Jason Molenda <jason-swarelist@molenda.com> writes:

> On Mon, Sep 10, 2001 at 02:50:29PM -0400, Daniel Berlin wrote:
>
>> Your test above isn't quite correct, actually.
>> There is a corner case of the first character being a space. I don't
>> think this can ever occur in c or C++, no clue about other languages.
>
> The initial binary search in lookup_block_symbol() isn't correct
> for the same reason - it uses individual character comparisons to
> determine less-than/greater-than relationships on the first character
> of the symbol, and then uses the stock strcmp to narrow in on the
> rest of the symbol.  Nevertheless, it all generally works.
Yet I remember just a few messages ago someone complaining that my
patches don't handle the corner cases, which strangely, aren't handled
anyway.
It's like speed was being put ahead of correctness.
> The binary search gets us to the beginning of the valid matches; the
> follow-up linear search finds the right symbol.
>
> My instinct is to change strcmp_iw() to streq_iw() (as well as all
> the callers) and add a new strcmp_iw() function which returns a
> less-than/greater-than relationship instead of just match/not-match.
> That would be the best way to deal with all of this.
 The best way to deal with this is to get rid of most of it.
>
>
> IMNSHO gdb 5.1 can not be released with the symbol binary search
> lookup broken as it has been for the last year.
Broken?
You mean slower.
It works *correctly*, just not as *efficiently* as it could.
Big difference.
>   The patch I sent
> is a conservative one which brings the lookup cost near the original
> gdb search time. 

Errr, realize I did *extensive* performance testing on that patch
before submitting it.
On files ranging from 1's to 100's of megs of debug info.
The lookup cost in general was a fraction of what it used to be, even with the
bug.
In no case was the lookup time greater in any programs i profiled gdb
on.

> the behavior of strcmp_iw() so that it can be used here, but that's
> a slightly more pervasive change.
As I pointed out to you in private email, a better solution is to
avoid the basic need to always binary search altogether. It's quite
easy to implement, taking somewhere around 5 hours to throw together
something that worked, and passed all the regression tests.

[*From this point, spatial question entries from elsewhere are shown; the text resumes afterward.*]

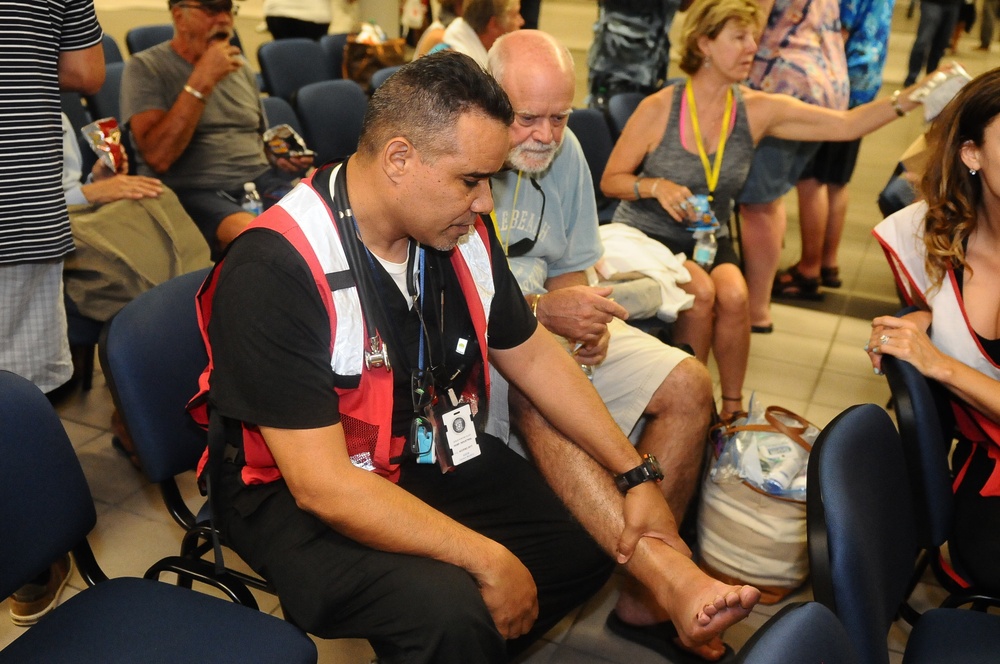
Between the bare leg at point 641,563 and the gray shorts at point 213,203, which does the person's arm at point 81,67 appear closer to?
the gray shorts at point 213,203

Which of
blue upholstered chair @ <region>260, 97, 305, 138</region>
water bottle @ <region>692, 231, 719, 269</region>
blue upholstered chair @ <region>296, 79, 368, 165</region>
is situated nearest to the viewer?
water bottle @ <region>692, 231, 719, 269</region>

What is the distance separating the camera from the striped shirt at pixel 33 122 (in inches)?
75.3

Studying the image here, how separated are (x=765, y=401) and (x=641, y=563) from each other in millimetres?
1728

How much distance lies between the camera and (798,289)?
13.9 feet

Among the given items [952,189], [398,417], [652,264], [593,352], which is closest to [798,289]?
[652,264]

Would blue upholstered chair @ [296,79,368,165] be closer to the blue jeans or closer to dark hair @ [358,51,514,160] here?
dark hair @ [358,51,514,160]

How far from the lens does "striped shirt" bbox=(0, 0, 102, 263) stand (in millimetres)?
1913

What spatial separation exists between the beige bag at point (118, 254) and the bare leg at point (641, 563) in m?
1.23

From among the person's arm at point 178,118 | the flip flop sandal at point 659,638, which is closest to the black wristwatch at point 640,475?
the flip flop sandal at point 659,638

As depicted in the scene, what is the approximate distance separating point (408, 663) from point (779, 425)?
124 cm

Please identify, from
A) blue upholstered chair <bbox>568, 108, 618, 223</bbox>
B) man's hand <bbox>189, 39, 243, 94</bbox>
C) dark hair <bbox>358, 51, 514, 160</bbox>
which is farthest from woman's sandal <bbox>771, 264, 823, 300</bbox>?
dark hair <bbox>358, 51, 514, 160</bbox>

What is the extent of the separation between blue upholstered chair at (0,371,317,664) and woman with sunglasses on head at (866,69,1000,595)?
51.8 inches

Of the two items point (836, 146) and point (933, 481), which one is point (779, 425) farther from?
point (836, 146)

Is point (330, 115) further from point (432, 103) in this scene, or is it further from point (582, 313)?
point (432, 103)
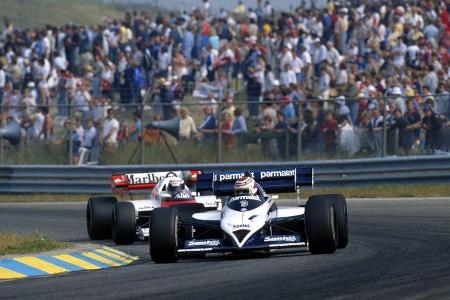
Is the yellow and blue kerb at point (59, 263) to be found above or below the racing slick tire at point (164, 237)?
below

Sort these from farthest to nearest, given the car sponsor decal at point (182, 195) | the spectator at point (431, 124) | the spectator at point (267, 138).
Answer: the spectator at point (267, 138) → the spectator at point (431, 124) → the car sponsor decal at point (182, 195)

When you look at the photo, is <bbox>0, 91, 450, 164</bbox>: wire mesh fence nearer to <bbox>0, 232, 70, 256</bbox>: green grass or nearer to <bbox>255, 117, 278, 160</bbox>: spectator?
<bbox>255, 117, 278, 160</bbox>: spectator

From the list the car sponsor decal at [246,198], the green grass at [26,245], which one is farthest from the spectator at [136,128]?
the car sponsor decal at [246,198]

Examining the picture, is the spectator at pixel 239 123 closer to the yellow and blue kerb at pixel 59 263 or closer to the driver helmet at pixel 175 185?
the driver helmet at pixel 175 185

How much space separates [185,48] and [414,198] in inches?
428

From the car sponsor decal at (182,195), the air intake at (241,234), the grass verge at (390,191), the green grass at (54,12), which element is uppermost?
the green grass at (54,12)

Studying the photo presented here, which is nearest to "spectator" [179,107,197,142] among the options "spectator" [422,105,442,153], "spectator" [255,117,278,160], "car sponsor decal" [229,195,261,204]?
"spectator" [255,117,278,160]

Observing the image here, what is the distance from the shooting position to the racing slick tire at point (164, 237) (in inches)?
535

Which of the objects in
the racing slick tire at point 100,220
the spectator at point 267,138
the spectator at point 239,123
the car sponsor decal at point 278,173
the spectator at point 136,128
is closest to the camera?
the car sponsor decal at point 278,173

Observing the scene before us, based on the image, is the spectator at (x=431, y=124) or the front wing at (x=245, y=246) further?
the spectator at (x=431, y=124)

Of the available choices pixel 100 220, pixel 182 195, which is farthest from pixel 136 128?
pixel 182 195

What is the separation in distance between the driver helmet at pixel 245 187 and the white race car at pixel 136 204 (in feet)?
6.45

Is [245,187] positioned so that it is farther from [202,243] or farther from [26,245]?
[26,245]

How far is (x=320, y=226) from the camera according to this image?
44.4ft
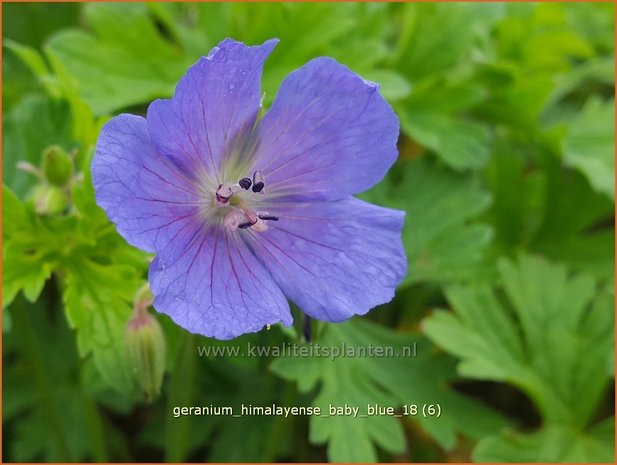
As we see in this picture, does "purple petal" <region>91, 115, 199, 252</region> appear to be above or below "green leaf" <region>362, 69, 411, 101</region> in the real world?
below

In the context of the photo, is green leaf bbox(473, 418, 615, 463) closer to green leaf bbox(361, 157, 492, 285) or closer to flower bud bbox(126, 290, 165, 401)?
green leaf bbox(361, 157, 492, 285)

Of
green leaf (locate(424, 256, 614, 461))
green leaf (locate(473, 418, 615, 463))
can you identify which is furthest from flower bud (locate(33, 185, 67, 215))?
green leaf (locate(473, 418, 615, 463))

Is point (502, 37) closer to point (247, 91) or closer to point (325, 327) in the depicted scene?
point (325, 327)

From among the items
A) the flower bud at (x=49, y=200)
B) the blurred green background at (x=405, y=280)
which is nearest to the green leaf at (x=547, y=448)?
the blurred green background at (x=405, y=280)

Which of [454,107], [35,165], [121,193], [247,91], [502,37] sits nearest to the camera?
[121,193]

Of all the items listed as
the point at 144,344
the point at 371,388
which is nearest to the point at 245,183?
the point at 144,344

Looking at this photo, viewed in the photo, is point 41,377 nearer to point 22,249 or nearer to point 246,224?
point 22,249

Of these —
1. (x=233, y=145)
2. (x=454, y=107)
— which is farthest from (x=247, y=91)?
(x=454, y=107)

Assign each block a unique id (easy, since blocks are only created
once each).
Create a mapping of symbol names to block id's they appear in (easy,
since we can just add the symbol names to the map as we see them while
creating the blocks containing them.), storing the block id's for a
particular symbol in a sparse bitmap.
For symbol lookups:
Lookup the name in the mapping once at the beginning of the symbol
lookup.
Where we call lookup_block_symbol now, just test to see if the id'd
bit is set in the sparse bitmap for the symbol.
If so, call lookup block symbol.
Otherwise, continue on.

This moves us from O(blocks log n) worst case to O(blocks) worst case
(where n is the number of symbols in a given block)

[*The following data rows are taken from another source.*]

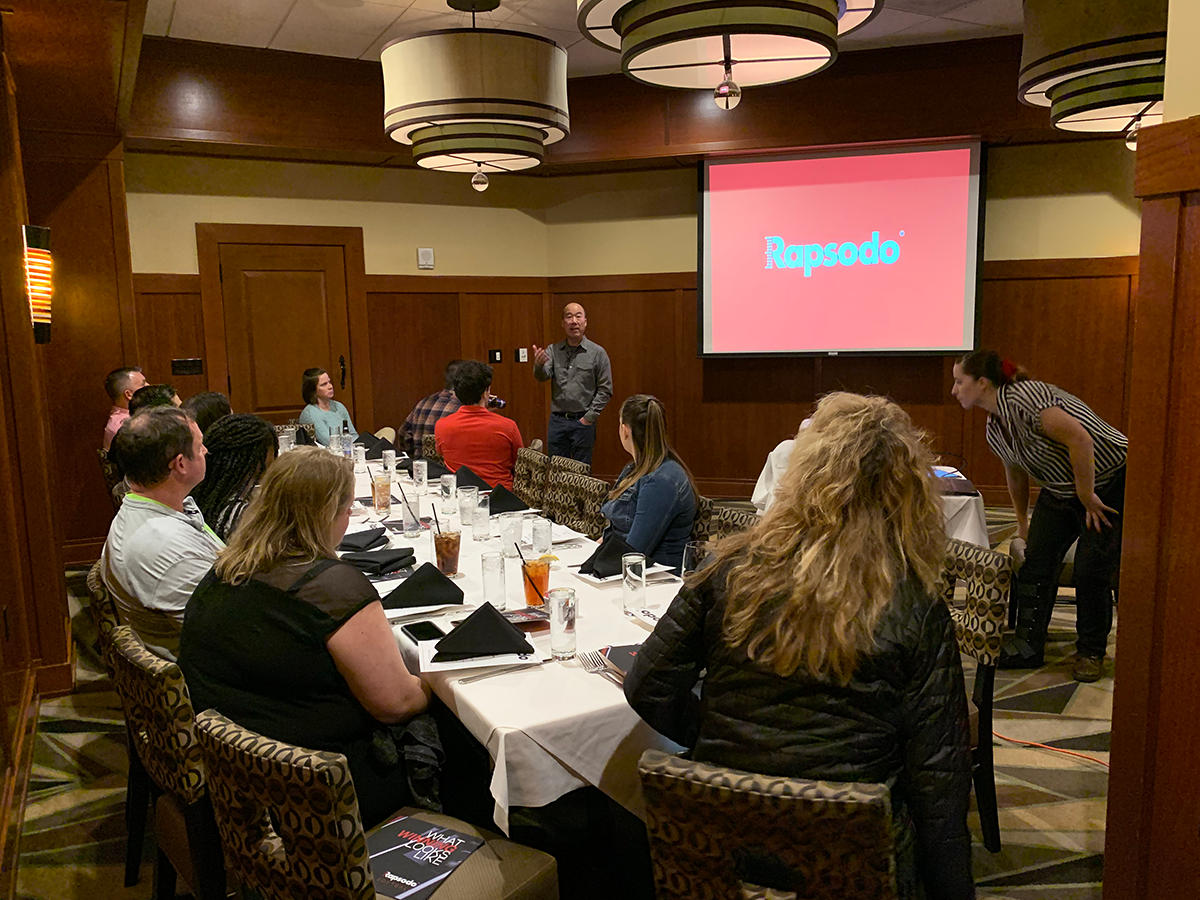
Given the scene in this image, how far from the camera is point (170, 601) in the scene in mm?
2551

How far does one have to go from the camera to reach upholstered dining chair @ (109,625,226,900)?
1945 millimetres

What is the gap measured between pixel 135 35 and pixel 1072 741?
483cm

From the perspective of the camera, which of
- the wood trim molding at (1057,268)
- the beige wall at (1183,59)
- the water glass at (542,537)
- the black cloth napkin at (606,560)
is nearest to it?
the beige wall at (1183,59)

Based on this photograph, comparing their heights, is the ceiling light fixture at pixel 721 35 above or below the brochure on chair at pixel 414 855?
above

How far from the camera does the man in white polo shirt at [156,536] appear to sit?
2.55 metres

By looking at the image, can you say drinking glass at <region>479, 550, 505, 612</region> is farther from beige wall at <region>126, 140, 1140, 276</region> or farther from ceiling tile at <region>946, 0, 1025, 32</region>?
A: beige wall at <region>126, 140, 1140, 276</region>

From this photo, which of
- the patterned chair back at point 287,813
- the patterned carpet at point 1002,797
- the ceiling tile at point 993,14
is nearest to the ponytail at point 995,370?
the patterned carpet at point 1002,797

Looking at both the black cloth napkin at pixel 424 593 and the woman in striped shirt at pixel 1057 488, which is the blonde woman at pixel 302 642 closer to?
the black cloth napkin at pixel 424 593

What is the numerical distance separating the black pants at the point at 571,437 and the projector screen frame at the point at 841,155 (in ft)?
4.47

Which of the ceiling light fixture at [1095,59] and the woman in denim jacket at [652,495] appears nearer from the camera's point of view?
the woman in denim jacket at [652,495]

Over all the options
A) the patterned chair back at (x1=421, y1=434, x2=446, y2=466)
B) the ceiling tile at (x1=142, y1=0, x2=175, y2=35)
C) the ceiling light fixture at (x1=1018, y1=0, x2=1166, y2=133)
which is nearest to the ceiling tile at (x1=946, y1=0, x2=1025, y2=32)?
the ceiling light fixture at (x1=1018, y1=0, x2=1166, y2=133)

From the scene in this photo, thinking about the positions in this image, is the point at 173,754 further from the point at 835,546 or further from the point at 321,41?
the point at 321,41

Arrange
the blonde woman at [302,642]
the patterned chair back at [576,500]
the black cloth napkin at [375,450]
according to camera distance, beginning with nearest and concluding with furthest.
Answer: the blonde woman at [302,642], the patterned chair back at [576,500], the black cloth napkin at [375,450]

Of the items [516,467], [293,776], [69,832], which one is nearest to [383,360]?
[516,467]
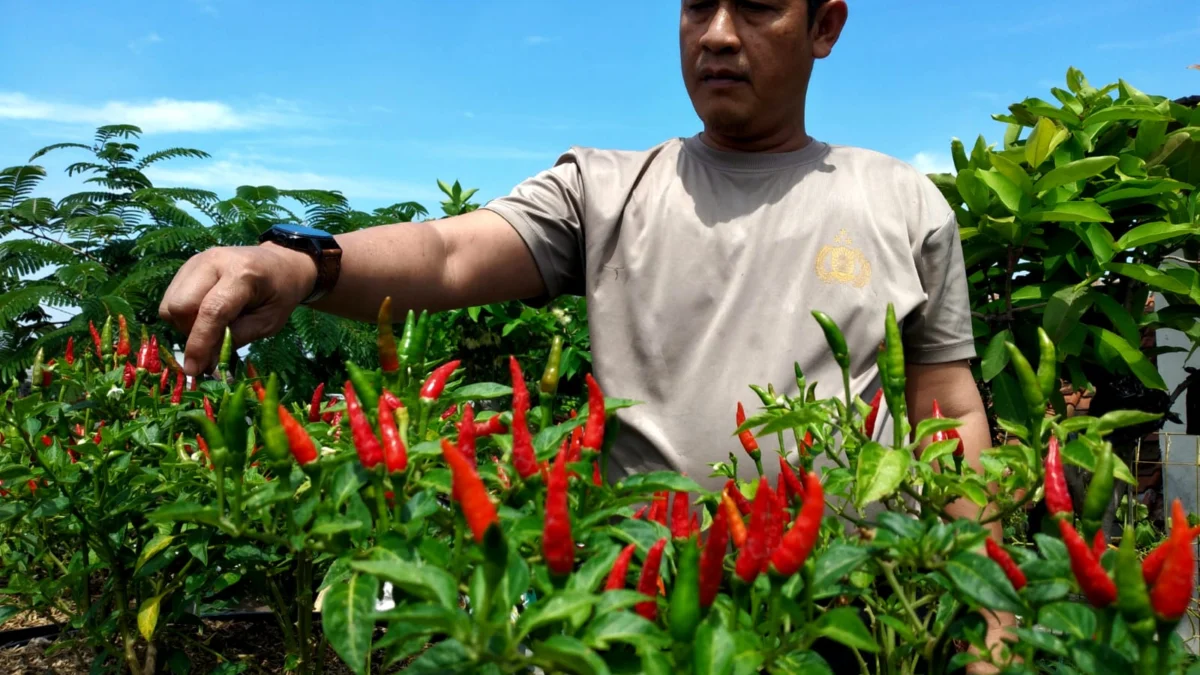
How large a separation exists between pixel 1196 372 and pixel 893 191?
6.84ft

When you have blocks with 100k symbols, it makes a large difference (a
factor of 16, in fact), since we'll never look in blocks which won't
contain the symbol.

We already have minsym_hash_iw, which gives you the hash function to
use for the mapping.

I went down the "make lookup_block_symbol itself faster" road myself,
fixing not only that bug, but replacing the linear array in the blocks
with a hashtable.
It's still slower than just avoiding the block lookup in the first place.
>
> Jason

-- 
"I have an answering machine in my car.  It says, "I'm home now.
But leave a message and I'll call when I'm out."